=== Directions ===
Starting with the line that holds "At what distance", reproduce each line through the last one of the data, exactly as written. Pictures are not copied.
━━━━━ Stored data ━━━━━
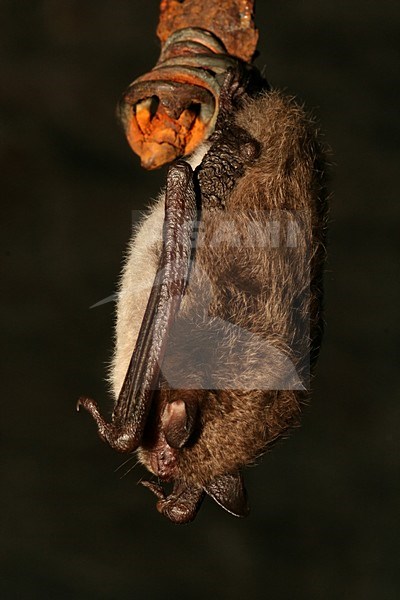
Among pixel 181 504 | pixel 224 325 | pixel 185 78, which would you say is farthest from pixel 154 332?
pixel 185 78

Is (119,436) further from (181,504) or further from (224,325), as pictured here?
(224,325)

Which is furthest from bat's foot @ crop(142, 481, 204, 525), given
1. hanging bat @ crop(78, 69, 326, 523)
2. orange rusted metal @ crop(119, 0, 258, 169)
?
orange rusted metal @ crop(119, 0, 258, 169)

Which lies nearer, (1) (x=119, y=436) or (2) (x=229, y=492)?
(1) (x=119, y=436)

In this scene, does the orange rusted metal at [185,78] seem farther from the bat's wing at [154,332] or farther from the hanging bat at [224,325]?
the bat's wing at [154,332]

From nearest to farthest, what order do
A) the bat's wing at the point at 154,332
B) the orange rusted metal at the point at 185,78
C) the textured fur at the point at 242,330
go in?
the bat's wing at the point at 154,332 < the textured fur at the point at 242,330 < the orange rusted metal at the point at 185,78

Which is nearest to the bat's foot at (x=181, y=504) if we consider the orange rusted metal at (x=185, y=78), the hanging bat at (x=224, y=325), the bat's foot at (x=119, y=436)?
the hanging bat at (x=224, y=325)

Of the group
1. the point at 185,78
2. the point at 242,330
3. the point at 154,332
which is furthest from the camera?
the point at 185,78
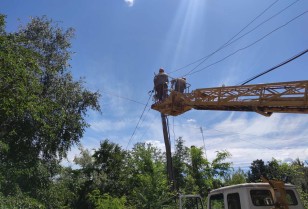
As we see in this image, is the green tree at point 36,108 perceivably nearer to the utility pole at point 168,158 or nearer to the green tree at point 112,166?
the utility pole at point 168,158

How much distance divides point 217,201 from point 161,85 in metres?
9.67

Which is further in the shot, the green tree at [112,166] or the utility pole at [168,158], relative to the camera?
the green tree at [112,166]

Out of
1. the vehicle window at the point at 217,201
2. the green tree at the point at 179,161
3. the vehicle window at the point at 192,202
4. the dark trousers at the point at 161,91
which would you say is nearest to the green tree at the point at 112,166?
the green tree at the point at 179,161

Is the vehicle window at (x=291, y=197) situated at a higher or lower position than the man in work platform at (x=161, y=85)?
lower

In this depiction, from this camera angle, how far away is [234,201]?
765 centimetres

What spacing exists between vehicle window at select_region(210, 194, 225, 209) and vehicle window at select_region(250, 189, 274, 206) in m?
0.88

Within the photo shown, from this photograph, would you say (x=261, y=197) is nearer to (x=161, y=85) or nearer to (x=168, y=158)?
(x=161, y=85)

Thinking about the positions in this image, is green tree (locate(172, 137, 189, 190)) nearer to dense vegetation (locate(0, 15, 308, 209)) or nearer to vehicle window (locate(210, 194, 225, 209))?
dense vegetation (locate(0, 15, 308, 209))

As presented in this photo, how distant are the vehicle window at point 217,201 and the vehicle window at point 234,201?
0.93 feet

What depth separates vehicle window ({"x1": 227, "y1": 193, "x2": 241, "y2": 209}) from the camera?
7547 mm

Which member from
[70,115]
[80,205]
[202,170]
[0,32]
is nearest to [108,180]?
[80,205]

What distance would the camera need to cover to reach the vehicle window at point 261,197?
7438 mm

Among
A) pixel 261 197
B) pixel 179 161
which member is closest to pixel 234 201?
pixel 261 197

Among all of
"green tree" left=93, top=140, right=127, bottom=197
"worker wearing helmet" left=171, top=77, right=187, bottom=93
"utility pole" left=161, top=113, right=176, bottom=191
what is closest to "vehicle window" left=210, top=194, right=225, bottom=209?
"worker wearing helmet" left=171, top=77, right=187, bottom=93
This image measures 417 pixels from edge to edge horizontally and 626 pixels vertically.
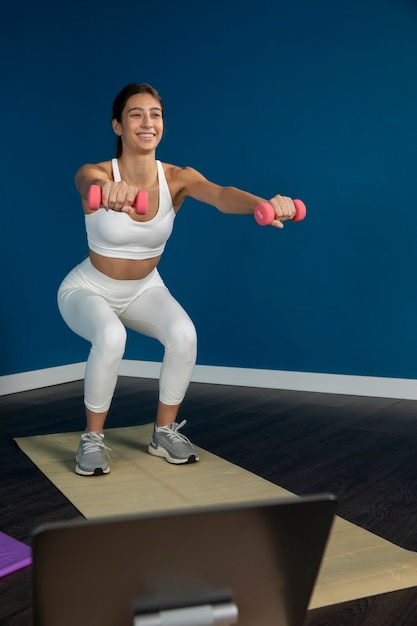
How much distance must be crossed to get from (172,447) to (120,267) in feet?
2.33

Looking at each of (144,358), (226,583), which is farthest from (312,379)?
(226,583)

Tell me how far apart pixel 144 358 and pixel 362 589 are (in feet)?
9.91

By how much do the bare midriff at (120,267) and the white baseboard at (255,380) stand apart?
1537 millimetres

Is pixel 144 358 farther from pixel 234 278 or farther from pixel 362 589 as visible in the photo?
pixel 362 589

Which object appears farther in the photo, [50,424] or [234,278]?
[234,278]

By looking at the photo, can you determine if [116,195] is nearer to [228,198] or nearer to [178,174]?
[228,198]

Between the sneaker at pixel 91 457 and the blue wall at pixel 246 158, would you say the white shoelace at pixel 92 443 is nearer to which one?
the sneaker at pixel 91 457

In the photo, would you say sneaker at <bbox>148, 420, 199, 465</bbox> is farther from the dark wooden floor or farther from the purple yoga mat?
the purple yoga mat

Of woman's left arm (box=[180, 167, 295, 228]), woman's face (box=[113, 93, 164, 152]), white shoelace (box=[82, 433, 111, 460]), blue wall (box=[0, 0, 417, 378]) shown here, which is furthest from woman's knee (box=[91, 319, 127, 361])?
blue wall (box=[0, 0, 417, 378])

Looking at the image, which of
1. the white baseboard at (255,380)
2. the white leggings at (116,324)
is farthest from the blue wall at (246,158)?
the white leggings at (116,324)

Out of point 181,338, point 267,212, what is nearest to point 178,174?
point 181,338

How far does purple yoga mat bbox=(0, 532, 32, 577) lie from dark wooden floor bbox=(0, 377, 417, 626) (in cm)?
2

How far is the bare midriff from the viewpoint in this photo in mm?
2812

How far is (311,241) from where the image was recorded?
159 inches
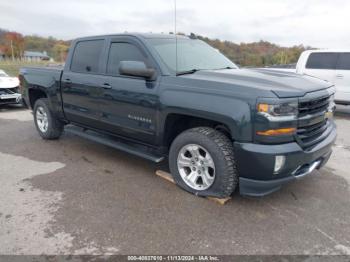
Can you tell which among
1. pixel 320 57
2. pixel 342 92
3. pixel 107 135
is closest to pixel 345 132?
pixel 342 92

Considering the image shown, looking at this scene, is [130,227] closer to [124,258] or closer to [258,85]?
[124,258]

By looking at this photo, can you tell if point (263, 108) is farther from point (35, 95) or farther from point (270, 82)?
point (35, 95)

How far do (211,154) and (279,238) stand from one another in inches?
40.9

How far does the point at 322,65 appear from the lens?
944 cm

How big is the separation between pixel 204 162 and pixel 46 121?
12.4 ft

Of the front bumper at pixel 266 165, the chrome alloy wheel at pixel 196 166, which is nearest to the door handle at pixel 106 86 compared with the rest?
the chrome alloy wheel at pixel 196 166

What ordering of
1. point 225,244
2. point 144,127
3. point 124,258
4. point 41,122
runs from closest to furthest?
point 124,258, point 225,244, point 144,127, point 41,122

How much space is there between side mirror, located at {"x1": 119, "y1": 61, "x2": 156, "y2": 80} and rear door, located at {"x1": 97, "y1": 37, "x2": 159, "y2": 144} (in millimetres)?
117

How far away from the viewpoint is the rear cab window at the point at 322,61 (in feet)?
30.4

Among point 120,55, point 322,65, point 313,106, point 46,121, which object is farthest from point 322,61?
point 46,121

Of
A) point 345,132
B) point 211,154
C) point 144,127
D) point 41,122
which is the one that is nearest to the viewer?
point 211,154

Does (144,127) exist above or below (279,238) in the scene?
above

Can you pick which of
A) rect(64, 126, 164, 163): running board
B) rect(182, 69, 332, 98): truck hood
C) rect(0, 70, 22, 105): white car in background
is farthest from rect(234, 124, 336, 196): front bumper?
rect(0, 70, 22, 105): white car in background

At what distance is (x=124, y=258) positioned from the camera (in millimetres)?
2510
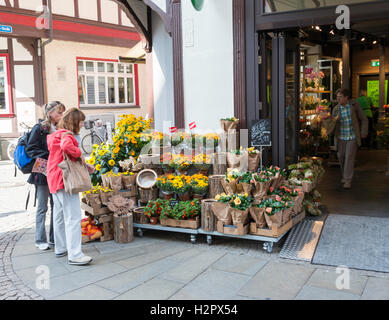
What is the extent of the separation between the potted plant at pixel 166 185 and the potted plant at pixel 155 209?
0.38ft

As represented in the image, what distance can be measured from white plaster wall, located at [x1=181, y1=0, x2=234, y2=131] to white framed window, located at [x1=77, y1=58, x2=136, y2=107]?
1294 cm

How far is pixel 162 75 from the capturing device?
848 centimetres

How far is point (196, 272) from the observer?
466 cm

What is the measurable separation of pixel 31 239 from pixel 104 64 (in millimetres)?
14889

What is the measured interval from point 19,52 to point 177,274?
581 inches

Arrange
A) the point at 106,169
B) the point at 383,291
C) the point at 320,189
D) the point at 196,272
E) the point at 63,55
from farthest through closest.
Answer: the point at 63,55
the point at 320,189
the point at 106,169
the point at 196,272
the point at 383,291

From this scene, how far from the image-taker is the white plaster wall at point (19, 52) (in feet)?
54.6

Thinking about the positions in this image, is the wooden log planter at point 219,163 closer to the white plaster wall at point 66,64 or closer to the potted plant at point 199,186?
the potted plant at point 199,186

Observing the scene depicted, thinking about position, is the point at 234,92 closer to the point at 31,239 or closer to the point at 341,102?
━━━━━
=== Answer to this exercise ===
At what distance is (x=124, y=258) positioned from the camera (in millimetres)?
2510
What is the extent of the separation between the potted plant at pixel 166 185 and the potted plant at pixel 155 209?
0.38ft

As represented in the image, what distance can be measured from white plaster wall, located at [x1=181, y1=0, x2=234, y2=131] to white framed window, located at [x1=77, y1=58, x2=136, y2=107]?
1294 cm

How far is pixel 162 75 from the capturing device?
848 centimetres

How far is point (196, 272) from the observer?
466 cm

What is the measurable separation of pixel 31 239 from pixel 104 64 (in millimetres)?
14889

What is the measured interval from point 19,52 to point 177,274?
581 inches

Arrange
A) the point at 106,169
B) the point at 383,291
C) the point at 320,189
D) the point at 196,272
E) the point at 63,55
from farthest through closest.
Answer: the point at 63,55
the point at 320,189
the point at 106,169
the point at 196,272
the point at 383,291

From this scene, how far from the image-taker is the white plaster wall at point (19, 52) (in feet)?
54.6

Thinking about the positions in this image, is the wooden log planter at point 219,163 closer to the white plaster wall at point 66,64 or closer to the potted plant at point 199,186?
the potted plant at point 199,186

Observing the scene depicted, thinking about position, is the point at 234,92 closer to the point at 31,239 or closer to the point at 341,102?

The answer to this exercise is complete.